Use \! -newer to find files created before your date.txt file:

You can find files changed or created in the previous few minutes. This is handy when you've lost a new download, or want to see what a new application dumped on your system:

$ find ~ -mmin -5

A nice variation on this is files created or changed more than five minutes ago, but less than ten:

$ find ~  -mmin +5 -mmin -10

Everyone knows how to do simple find searches, like find / -name foo. When you do this as a non-root user, you get all those annoying "Permission denied" messages. Consign the derned things to /dev/null:

$ find / -name foo 2>/dev/null

Find your biggest files, print the size, owner, and name of each one, and add up the total:

# find / -size +900M -printf '%#s %u %p\n'| awk '{print $1, $2, $3; total += $1} END \ 
{ print "The total size of these files is", total}'

In this example, the backslash after END indicates that even though the line appears as broken on this page, it is really one long unbroken line. If you enter it as one unbroken line, omit the backslash.

Search and Replace

Perl is the champion of text processing. Don't be afraid of Perl; Perl is very nice and helpful. This example is adaptable for all kinds of text strings. I use it to update copyright notices on all the files in the current directory:

$ perl -p -i -e 's/2006/2007/g' `grep -il 2006 *`

You could run just the grep command first to see what files are going to be changed. Add the -r flag to recurse through all the subdirectories (grep -ril).

This is a cool little Perl command I used back in the olden days of the mbox mail file format. mbox stores all of your messages in a single text file, unlike maildir which puts each message in a separate file.

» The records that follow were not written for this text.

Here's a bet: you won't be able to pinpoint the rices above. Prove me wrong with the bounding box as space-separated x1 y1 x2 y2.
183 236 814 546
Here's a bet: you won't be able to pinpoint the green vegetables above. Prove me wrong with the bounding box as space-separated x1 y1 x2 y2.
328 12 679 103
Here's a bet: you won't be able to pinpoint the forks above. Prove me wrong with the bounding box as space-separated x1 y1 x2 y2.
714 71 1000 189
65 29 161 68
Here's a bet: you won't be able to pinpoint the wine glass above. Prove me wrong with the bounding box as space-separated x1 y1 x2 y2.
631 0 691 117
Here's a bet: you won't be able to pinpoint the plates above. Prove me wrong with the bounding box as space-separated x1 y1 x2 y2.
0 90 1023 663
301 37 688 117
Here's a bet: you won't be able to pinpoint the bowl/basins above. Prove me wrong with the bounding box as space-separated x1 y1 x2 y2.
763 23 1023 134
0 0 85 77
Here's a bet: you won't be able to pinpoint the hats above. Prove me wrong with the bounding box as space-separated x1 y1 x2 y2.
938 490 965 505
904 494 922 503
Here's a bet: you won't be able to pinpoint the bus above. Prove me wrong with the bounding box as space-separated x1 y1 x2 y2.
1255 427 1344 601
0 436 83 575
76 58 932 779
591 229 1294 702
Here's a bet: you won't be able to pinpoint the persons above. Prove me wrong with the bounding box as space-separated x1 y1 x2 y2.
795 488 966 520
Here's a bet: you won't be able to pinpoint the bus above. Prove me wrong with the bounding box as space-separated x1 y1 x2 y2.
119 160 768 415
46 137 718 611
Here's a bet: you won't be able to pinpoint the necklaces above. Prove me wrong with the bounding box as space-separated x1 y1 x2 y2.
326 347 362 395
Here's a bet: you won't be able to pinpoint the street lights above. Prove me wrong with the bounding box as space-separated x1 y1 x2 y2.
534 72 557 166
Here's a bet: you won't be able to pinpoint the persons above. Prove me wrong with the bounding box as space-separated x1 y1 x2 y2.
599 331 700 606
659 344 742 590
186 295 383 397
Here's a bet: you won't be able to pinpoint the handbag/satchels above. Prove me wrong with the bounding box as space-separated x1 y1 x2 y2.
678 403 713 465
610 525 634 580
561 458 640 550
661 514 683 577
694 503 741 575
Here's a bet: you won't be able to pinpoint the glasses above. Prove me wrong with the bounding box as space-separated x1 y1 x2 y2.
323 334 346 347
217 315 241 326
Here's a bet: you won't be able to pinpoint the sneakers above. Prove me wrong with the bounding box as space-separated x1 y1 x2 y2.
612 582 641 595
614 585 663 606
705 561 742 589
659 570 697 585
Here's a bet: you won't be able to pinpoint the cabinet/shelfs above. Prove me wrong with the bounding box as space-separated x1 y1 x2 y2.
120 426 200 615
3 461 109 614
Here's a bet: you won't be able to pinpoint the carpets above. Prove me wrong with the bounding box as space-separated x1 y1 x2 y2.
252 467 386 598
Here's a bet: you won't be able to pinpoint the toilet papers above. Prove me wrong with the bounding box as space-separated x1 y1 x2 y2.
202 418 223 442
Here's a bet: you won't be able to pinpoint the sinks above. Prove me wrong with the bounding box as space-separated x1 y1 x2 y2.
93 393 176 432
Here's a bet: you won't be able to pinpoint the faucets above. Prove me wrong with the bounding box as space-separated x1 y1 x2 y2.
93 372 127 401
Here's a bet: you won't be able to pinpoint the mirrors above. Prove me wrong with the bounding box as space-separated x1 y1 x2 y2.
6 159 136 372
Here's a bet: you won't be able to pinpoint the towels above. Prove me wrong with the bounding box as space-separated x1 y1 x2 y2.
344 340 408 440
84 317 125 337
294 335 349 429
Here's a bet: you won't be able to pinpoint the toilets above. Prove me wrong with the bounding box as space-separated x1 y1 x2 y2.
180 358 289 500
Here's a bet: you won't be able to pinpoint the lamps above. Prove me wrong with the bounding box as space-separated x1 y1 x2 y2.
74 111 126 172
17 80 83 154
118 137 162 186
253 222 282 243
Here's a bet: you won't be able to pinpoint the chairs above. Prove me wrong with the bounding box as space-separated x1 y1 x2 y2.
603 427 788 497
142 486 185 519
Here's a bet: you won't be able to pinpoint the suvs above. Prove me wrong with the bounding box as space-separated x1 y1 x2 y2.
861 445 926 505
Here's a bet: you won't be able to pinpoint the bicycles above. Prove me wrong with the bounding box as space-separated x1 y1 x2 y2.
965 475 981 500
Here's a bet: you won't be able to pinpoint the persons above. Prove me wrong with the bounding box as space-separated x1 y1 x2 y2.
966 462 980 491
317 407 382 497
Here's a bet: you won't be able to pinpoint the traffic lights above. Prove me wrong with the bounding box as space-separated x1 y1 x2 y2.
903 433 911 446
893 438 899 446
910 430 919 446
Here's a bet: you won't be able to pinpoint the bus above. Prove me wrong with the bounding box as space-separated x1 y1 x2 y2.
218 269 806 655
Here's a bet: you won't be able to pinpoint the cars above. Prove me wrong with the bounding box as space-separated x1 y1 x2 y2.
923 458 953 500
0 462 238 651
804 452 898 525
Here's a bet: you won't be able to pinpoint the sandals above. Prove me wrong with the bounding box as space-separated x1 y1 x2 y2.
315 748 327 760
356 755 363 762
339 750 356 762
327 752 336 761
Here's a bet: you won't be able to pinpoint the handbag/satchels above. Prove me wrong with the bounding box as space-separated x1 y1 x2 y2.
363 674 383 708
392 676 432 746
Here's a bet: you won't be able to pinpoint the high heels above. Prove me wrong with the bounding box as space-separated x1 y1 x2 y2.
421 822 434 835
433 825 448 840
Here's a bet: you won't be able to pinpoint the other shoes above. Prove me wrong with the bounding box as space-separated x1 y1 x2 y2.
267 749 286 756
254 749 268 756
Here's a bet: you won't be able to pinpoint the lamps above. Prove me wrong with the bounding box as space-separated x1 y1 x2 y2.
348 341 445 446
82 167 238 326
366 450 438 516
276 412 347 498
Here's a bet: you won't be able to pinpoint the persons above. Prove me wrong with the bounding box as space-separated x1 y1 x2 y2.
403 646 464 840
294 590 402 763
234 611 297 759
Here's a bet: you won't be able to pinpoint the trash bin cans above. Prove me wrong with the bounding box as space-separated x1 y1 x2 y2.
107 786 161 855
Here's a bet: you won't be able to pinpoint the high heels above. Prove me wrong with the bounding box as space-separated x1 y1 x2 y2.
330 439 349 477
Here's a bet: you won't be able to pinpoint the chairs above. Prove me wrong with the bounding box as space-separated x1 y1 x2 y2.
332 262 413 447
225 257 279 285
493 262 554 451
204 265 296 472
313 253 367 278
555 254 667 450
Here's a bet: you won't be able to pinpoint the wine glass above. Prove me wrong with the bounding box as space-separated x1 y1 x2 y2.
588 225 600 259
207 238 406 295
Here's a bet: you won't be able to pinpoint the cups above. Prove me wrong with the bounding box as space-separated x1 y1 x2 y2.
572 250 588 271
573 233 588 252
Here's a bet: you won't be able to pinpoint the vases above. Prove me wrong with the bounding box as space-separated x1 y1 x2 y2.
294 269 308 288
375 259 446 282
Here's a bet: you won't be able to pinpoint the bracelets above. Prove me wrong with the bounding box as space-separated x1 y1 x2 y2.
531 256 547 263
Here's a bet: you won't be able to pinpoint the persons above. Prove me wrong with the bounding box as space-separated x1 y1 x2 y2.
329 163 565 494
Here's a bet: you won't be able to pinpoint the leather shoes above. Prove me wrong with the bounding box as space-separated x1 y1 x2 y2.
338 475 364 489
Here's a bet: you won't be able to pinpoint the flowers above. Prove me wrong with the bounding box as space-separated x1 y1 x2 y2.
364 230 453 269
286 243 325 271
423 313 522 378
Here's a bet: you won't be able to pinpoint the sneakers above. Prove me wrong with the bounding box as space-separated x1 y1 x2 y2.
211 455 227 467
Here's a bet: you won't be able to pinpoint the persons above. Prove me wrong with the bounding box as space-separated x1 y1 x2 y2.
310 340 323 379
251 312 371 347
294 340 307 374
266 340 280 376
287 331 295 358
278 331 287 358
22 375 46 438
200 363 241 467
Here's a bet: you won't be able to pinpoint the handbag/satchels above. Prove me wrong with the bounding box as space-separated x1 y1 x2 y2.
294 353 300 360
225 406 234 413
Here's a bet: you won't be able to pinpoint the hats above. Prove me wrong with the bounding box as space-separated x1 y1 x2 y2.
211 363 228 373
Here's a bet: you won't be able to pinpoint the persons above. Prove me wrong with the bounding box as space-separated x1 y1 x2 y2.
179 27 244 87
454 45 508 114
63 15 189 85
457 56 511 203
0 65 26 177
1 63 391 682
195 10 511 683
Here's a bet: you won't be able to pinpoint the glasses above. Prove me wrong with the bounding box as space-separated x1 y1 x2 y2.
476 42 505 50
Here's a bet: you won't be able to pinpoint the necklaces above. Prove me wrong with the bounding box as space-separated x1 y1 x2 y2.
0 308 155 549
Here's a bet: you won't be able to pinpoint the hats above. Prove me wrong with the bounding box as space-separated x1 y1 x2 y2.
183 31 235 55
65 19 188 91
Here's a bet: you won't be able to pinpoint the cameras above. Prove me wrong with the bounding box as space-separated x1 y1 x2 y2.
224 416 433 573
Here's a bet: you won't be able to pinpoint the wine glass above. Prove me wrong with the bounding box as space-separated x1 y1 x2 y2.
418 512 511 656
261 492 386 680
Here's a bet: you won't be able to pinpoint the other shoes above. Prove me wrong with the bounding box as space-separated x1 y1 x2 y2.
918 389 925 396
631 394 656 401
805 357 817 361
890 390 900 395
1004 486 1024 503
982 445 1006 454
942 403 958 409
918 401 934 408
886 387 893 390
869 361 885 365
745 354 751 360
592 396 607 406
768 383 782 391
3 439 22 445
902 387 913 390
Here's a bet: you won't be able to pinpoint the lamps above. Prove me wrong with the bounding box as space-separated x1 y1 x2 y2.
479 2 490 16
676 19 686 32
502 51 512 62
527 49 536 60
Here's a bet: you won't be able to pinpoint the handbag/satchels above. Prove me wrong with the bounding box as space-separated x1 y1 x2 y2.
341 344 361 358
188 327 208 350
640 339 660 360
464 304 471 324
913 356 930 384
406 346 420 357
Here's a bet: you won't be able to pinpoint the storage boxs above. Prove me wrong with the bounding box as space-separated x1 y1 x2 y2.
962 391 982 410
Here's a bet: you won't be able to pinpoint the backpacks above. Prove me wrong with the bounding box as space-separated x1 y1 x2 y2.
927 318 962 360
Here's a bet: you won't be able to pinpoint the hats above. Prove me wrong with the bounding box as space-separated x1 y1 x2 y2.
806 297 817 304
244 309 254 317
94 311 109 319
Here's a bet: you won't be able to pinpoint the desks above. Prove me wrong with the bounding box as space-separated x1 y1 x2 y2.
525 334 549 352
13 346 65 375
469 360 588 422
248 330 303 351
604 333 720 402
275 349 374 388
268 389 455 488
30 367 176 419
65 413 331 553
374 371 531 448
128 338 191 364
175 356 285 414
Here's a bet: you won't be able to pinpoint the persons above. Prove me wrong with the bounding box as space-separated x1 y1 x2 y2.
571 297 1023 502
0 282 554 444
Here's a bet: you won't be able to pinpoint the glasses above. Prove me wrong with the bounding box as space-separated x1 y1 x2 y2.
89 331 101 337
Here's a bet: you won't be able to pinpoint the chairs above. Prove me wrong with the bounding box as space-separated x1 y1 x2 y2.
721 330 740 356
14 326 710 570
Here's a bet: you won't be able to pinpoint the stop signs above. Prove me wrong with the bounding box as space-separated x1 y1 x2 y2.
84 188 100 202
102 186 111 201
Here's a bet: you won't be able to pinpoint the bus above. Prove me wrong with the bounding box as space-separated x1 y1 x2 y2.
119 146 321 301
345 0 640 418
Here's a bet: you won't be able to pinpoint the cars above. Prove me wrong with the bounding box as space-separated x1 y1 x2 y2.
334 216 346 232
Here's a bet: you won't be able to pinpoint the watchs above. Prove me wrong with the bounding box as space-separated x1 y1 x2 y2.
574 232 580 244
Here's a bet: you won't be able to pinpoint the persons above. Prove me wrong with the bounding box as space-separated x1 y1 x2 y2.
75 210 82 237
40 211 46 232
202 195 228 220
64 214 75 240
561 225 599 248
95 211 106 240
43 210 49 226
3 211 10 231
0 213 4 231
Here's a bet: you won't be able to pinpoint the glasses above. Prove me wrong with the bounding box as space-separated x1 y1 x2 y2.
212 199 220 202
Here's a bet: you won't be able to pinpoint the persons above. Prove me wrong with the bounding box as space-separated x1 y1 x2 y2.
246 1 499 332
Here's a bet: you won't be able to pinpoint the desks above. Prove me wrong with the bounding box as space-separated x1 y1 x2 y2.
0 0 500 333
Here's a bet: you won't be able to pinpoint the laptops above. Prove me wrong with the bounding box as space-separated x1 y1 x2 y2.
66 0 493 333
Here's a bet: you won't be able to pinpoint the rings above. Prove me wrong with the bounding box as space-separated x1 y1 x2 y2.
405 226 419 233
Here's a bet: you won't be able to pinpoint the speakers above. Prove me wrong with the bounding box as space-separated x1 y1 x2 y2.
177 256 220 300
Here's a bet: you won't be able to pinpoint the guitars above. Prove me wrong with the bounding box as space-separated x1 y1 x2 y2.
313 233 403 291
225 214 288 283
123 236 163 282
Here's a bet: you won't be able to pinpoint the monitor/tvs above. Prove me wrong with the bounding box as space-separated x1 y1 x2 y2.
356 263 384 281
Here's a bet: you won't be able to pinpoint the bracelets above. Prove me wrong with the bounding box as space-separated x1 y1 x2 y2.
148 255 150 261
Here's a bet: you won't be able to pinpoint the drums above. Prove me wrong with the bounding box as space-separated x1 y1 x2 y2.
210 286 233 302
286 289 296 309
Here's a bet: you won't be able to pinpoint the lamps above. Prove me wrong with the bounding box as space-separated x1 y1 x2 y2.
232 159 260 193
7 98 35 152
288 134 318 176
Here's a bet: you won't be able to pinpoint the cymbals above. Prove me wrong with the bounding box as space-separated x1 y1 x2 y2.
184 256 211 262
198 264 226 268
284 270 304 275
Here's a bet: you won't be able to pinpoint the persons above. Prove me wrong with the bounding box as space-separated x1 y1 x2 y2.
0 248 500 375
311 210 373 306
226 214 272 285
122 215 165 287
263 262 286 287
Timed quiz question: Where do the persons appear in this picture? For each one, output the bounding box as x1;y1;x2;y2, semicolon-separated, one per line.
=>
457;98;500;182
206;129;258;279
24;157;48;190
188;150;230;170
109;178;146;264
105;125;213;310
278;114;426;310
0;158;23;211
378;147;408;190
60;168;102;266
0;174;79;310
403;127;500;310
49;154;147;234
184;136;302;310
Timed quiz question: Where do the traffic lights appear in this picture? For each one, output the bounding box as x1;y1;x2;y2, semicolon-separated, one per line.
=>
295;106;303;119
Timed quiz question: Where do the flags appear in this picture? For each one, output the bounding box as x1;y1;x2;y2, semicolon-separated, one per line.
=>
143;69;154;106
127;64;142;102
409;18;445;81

If the file is damaged and cannot be read by a mail client it is still readable, which is the nice thing about text files. Then you can use Perl to parse the file and output each message into a separate file:

$ perl -pe 'BEGIN { $n=1 } open STDOUT, ">$ARGV.$n" and $n++ if /^From /' inbox

Each file is named inbox.1, inbox.2, and so on. This can be adapted to split up any kind of repetitive file that has a word you can use as a separator.

What if your file is all full of excessive blank lines and you want them to go away? Try this:

$ perl -pe 's/^\s+$//' filename > filename-despaced 

This does not change your original file, but removes the blank lines and copies the results to a new file. The angle brace is the Bash redirect operator. It creates a new file, or overwrites an existing file. Two angle braces, >>, create a new file or append to an existing file.

Who Sed That

Managing whitespace is easy with sed. After stripping out all of the blank lines, you might want to put some back for readability, instead of in random places. This sed command inserts a blank line before lines containing the word "From" and stores the results in a new file:

$ sed '/From/{x;p;x;}' filename > newfilename

sed '/[keyword]/G' inserts a blank line after the line containing your keyword.

You can insert blank lines according to numbers of lines, like this example that inserts a blank line after every five lines of text:

$ sed 'n;n;n;n;G;' filename > newfilename

You can delete all leading whitespaces:

$ sed 's/^[ \t]*//'  filename > newfilename

Something that has always driven me buggy is computers don't insert commas into long numbers. Hello, computers are supposed to make our lives easier. One way to do this is with sed. Run the command, then enter your numbers:

$ sed -e :a -e 's/\(.*[0-9]\)\([0-9]\{3\}\)/\1,\2/;ta'
123456789
123,456,789

Keep going until you are out of numbers to put commas in. Ctrl+C exits.